イギリスのリーズで開催された、2018年リーズ国際ピアノコンクール(公式サイトはこちら)が、終わった。
これまで、ネット配信を聴いて(こちらのサイト)、感想を書いてきた。
とりわけ印象深かったピアニストについて、忘備録的に記載しておきたい。
ちなみに、2018年リーズコンクールについてのこれまでの記事はこちら。
(2018年リーズ国際ピアノコンクール 1次予選 まもなく開始)
(2018年リーズ国際ピアノコンクール 1次予選通過者発表)
(2018年リーズ国際ピアノコンクール 2次予選の曲目発表)
Yilei Hao (age: 21 China) (動画はこちら)
ヴィルトゥオーゾ風のロマン的な味わいを持つ。
ハイドンのソナタ第6番、スクリャービンのソナタ第10番、モーツァルトのソナタ第18番ヘ長調、ラフマニノフの「音の絵」op.39-5あたりが印象的。
# # # #
作業指示 —
本文をもとに、次の問いに答えてください。
(a) 2018年のコンクールは、どの国のどの都市で開催されましたか。
(b) 筆者は、何を聴いて感想を書いてきましたか。
(c) Yilei Haoの年齢と国は何と記されていますか。
この後に並ぶ行は、本文とは別の出典から集められたものです。

提供情報 —
# # # #
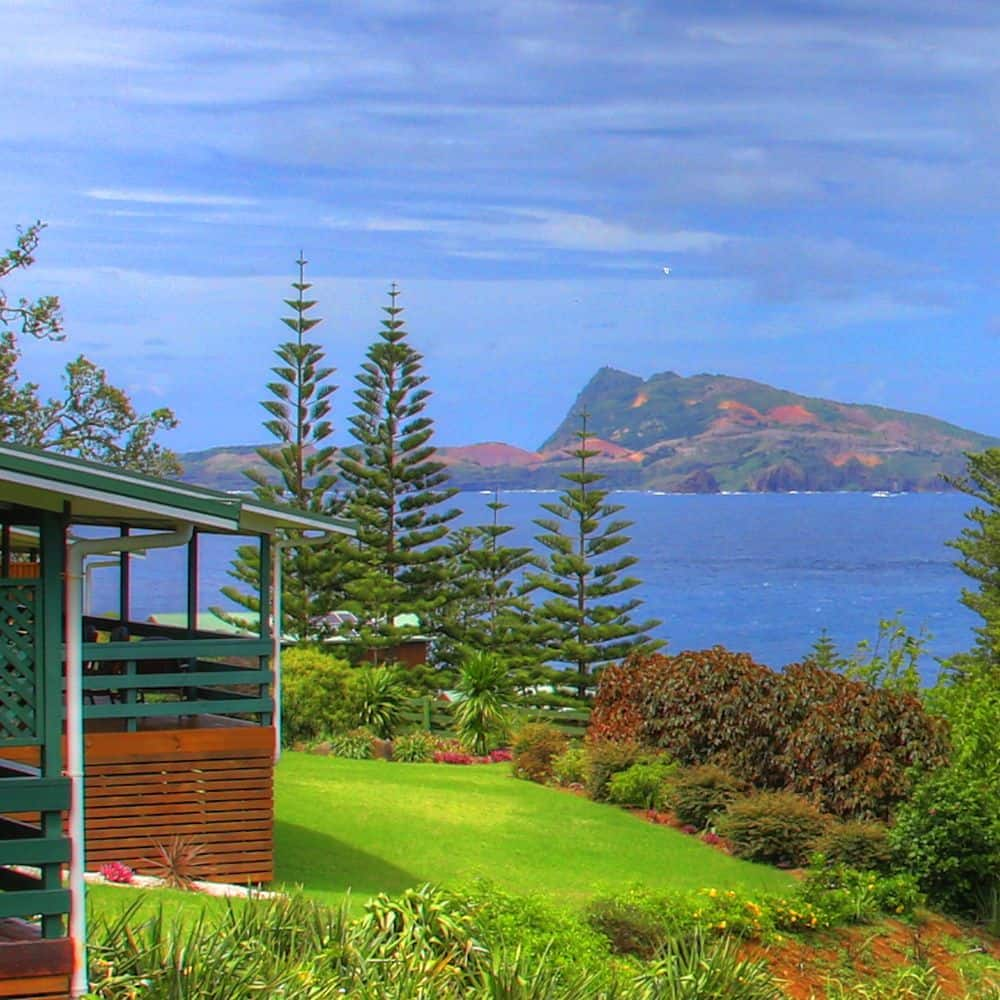 Endeavour Lodge - Ocean Views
# # # #
作業結果 —
(a) イギリスのリーズで開催されました。
(b) ネット配信を聴いて感想を書いてきました。
(c) 年齢は21歳、国は中国と記されています。